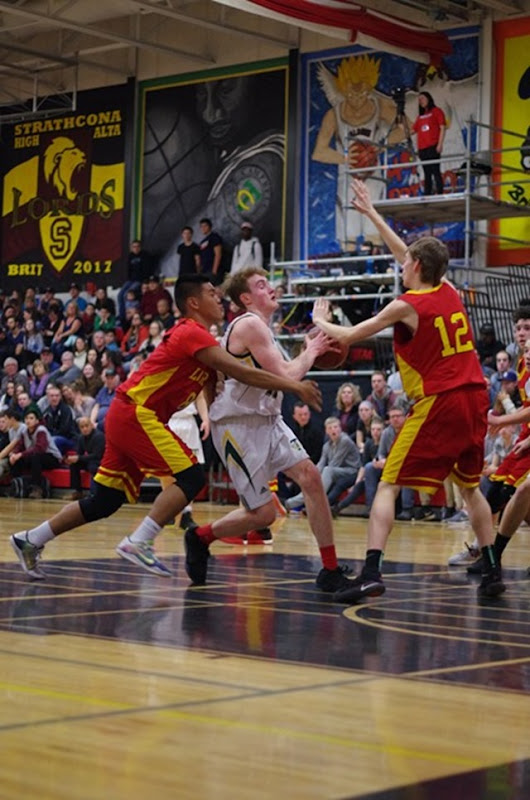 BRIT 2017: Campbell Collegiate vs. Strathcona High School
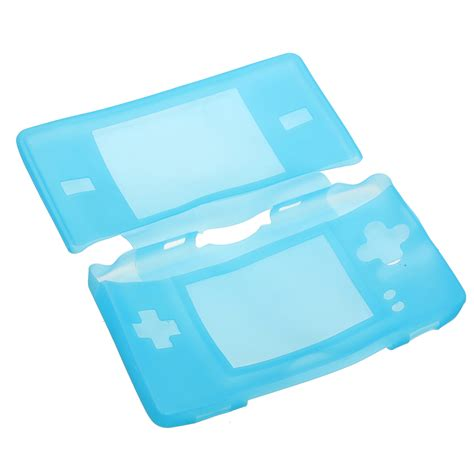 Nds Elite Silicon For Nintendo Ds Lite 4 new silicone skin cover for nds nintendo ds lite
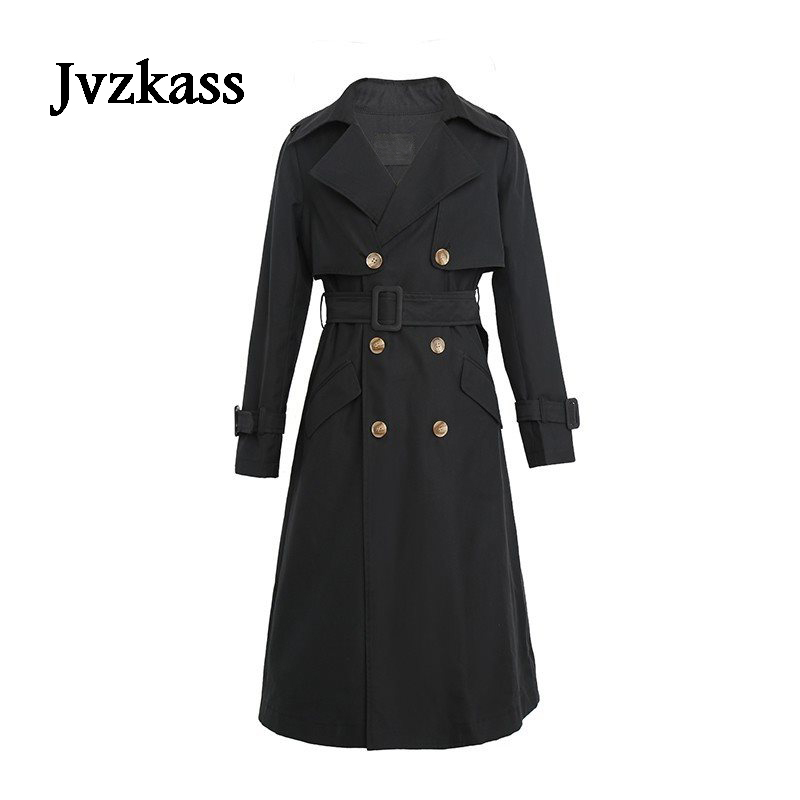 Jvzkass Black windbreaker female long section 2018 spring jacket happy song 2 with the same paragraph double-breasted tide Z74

___

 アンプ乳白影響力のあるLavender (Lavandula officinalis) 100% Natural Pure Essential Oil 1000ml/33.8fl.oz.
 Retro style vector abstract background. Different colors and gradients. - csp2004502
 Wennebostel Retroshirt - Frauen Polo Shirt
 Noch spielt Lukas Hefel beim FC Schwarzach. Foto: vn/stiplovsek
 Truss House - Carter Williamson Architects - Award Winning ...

___

(EXERCISE PROMPT) Among the lines above, find the one with "Retro style vector" and the one with "Truss House - Carter". Quote both and everything between them, exactly.

(RESPONSE)
 Retro style vector abstract background. Different colors and gradients. - csp2004502
 Wennebostel Retroshirt - Frauen Polo Shirt
 Noch spielt Lukas Hefel beim FC Schwarzach. Foto: vn/stiplovsek
 Truss House - Carter Williamson Architects - Award Winning ...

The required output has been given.